Non Smettere Mai Di Sognare

Sognare e credere in qualcosa in questa vita danno una mano a superare momenti difficili che è possibile attraversare. Immaginate se smettessimo di sognare, oppure se iniziassimo a sognare troppo tardi. Faccia a faccia col futuro, sognare qualcosa, qualsiasi cosa, di grande e grandioso potrebbe rendere la difficoltà un po’ meno temibile. Probabilmente questo è solo un pensiero, uno dei tanti che mi sono venuti in mente guardando la Premier League questo fine settimana: pensa a tutti i ragazzini che intraprendono la carriera da calciatori sognando di presenziare in Champions League. WOW, che botta. Tutti quei genitori che magari fanno anche dei gran sacrifici per mandarli alla scuola calcio. Poveri noi. Già mi immagino le telefonate alle 11 di sera: “Pronto?” “Ciao hey! Ci sarebbe da andare a prenderlo” “A. Ma diluvia, cioè c’è proprio l’alluvione” “Vai piano”. TU TU TU TU. Quindi mi faccio un sonnellino, il piccolino arriva alle 00.30 in stazione, mi vesto controvoglia, mi metto in auto, affronto onde alte mezzo metro e alle 2torno a casa. Tanto domani si lavora e pure quello è lavoro. Non c’è male direi, più che altro è entrare nella doccia alle 8.20 che mi scoccia un tantino. Ma alle 9 in punto o giù di lì sono al cancello.

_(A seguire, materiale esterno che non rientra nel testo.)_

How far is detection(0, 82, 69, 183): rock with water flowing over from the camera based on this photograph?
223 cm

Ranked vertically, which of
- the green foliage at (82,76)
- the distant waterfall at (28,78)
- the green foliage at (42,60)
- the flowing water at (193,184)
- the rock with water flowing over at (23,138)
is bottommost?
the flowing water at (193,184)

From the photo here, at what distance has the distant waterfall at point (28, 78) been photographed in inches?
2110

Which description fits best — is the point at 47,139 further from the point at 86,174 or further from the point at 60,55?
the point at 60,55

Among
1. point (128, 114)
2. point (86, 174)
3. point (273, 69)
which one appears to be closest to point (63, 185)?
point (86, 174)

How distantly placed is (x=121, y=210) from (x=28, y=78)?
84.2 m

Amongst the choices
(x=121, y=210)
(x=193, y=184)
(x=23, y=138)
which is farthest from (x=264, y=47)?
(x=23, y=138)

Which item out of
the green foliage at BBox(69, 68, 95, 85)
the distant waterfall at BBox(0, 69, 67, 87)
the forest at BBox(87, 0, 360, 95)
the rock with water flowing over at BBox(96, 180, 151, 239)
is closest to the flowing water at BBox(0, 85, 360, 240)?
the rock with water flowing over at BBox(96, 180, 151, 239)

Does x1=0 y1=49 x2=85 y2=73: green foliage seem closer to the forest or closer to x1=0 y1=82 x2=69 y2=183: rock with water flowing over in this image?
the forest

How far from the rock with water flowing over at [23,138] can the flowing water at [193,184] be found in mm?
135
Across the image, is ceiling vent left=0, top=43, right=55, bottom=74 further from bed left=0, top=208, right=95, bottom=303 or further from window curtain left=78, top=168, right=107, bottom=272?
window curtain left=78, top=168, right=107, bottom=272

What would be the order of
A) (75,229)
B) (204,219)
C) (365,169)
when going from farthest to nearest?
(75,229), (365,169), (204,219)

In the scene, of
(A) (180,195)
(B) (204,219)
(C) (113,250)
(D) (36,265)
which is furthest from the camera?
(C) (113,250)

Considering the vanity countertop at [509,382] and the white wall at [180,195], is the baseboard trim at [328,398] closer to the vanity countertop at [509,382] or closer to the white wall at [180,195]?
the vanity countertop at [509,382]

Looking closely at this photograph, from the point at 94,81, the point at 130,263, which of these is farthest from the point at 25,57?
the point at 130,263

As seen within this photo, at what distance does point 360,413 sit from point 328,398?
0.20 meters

Oggi invece no, lascio la cagnolina dopo la passeggiata e con la sigaretta elettronica passo dalle popo a raccogliere un collega. Se nel weekend c’è stata qualche bella occasione per festeggiare allora si fa tappa al bar e si sgarra con un caffè forse corretto. E che fastidio agli occhi, prima uno, poi l’altro, poi insieme, che nemmeno gli occhiali riescono a sedare. E’ come se avessi un granello di sabbia grande come una pallina all’interno. Penso al collirio, ma no. Penso ad una grattata termoatomica, ma no. Non ce la faccio, devo partire, sono già con la testa alle prossime vacanze. Peccato debbano ancora passare ben 11 mesi, undici mesi, XI mesi, e io sono in ufficio, naa.

Una mano dietro la spalla, un sorriso davanti a me, a capo di tutto questo un sogno da inseguire con tutto me stesso. Da piccolo volevo una Volvo, da grande ho visto quanto fosse inarrivabile una Maserati, non mi sono mai voluto così bene. Sono il primo.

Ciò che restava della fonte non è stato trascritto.